The explosion of available genomic data poses significant opportunities and challenges for genome-wide association studies. Current approaches via linear mixed models (LMM) are straightforward but prevent flexible assumptions of an a priori genomic architecture, while Bayesian sparse LMMs (BSLMMs) allow this flexibility. Complex traits, such as specialized metabolites, are subject to various hierarchical effects, including gene regulation, enzyme efficiency, and the availability of reactants.
To identify alternative genetic architectures, we examined the genetic architecture underlying the carotenoid content of an association mapping panel of Helianthus annuus individuals using multiple BSLMM and LMM frameworks.
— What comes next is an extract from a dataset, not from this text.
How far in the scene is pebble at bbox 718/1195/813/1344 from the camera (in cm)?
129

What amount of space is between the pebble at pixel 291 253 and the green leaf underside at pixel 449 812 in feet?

The LMMs of genome-wide single-nucleotide polymorphisms (SNPs) identified a single transcription factor responsible for the observed variations in the carotenoid content; however, a BSLMM of the SNPs with the bottom 1% of effect sizes from the results of the LMM identified multiple biologically relevant quantitative trait loci (QTLs) for carotenoid content external to the known (annotated) carotenoid pathway. A candidate pathway analysis (CPA) suggested a β-carotene isomerase to be the enzyme with the highest impact on the observed carotenoid content within the carotenoid pathway.
While traditional LMM approaches suggested a single unknown transcription factor associated with carotenoid content variation in sunflower petals, BSLMM proposed several QTLs with interpretable biological relevance to this trait. In addition, the CPA allowed for the dissection of the regulatory vs. biosynthetic genetic architectures underlying this metabolic trait.